When I think of the U.S. Department of Agriculture’s Mutual Self-Help Housing and its impact, I often pause to consider what an amazing financing vehicle the USDA 502 Direct mortgage program is for rural America. It has been a mortgage financing staple in rural communities for more than 60 years, yet we often take for granted what a powerful tool the 502 program is for building and sustaining affordable rural housing.

I bought my first home with a 502 Direct Loan. It was surreal to me that I could qualify for a mortgage to buy my dream house—a small, older farmhouse in rural New Mexico. And when my mom died in 1986, I adopted my 5- and 11-year-old sisters … as a 25-year-old. The fact that I owned a home was a huge factor in the court’s decision to approve the adoption. Access to a 502 mortgage changed our life’s trajectory.

Since then, rural America’s housing challenges have grown at a dizzying pace, driven by a potent blend of factors that have left too many families and young folks scrambling to find affordable, stable homes. The gap between the haves and have-nots keeps widening, and sluggish wages aren’t helping either. The decline of manufacturing industries has led to job losses and a shift towards lower-paying service sector jobs, making it even harder for families to find housing that fits their budgets.

Meanwhile, the surging popularity of short-term vacation rental platforms has placed extra pressure on rural communities, further stretching their already tight resources. Inflationary pressures and the lasting impact of COVID-19 intensify these challenges, leaving many rural households struggling to find housing or even facing the harrowing and all-too-real threat of homelessness.

The national stats on the program are truly impressive. The Section 502 Direct Loan Program has helped more than 2.1 million families realize the American Dream and build their wealth by more than $40 billion. It is the only federal homeownership program that is exclusively targeted to very low- and low-income rural families.

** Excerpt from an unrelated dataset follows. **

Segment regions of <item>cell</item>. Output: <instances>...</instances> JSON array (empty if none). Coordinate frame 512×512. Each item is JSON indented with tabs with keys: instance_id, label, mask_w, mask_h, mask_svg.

Currently, with a Section 502 Direct Loan, these families can access affordable, safe mortgages with interest rates starting at just one percent over a 38-year term. And Section 502 is the single, most cost-effective federal housing program; on average, a Section 502 loan costs $3,000 over its entire lifetime.

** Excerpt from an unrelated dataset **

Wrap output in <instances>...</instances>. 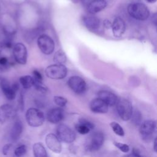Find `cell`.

Despite the program’s success, demand for rural housing outpaces supply. Section 502 waiting lists typically have 12,500 loan applications amounting to $1.5 billion, and the program is often zeroed out in federal budget proposals. This tried-and-true program is essential to rural communities’ sustainability. And, in fact, it is incumbent on us to ensure that the program becomes more readily available in Black, brown and persistent poverty communities to better support those communities and residents in their quest for homeownership, wealth building and equity.

As we celebrate the USDA programs’ undeniable successes, we must also recognize the long and potentially tough road ahead. Urgent action is required to address the growing waiting lists, expanding housing crisis, and rising economic insecurity in rural America.

Between 2018 and 2022, self-help builders completed 680 new construction and 128 rehabilitated homes in the rural parts of California.  During that same time USDA financed 2,535 rural California homes using and leveraging Section 502 Direct program loan funds.  Impressive numbers, particularly when you factor in the impact of COVID during this time frame.

Congress is now beginning the budget debate for the coming fiscal year. We hope that members of Congress will recognize that the affordable housing crisis extends to rural America and that they’ll support increases in rural housing programs, such as the ones we’ve used throughout the rural west.

A good place to start is the recommendations made by the National Rural Housing Coalition.  You can also access housing data on the Housing Assistance Council website.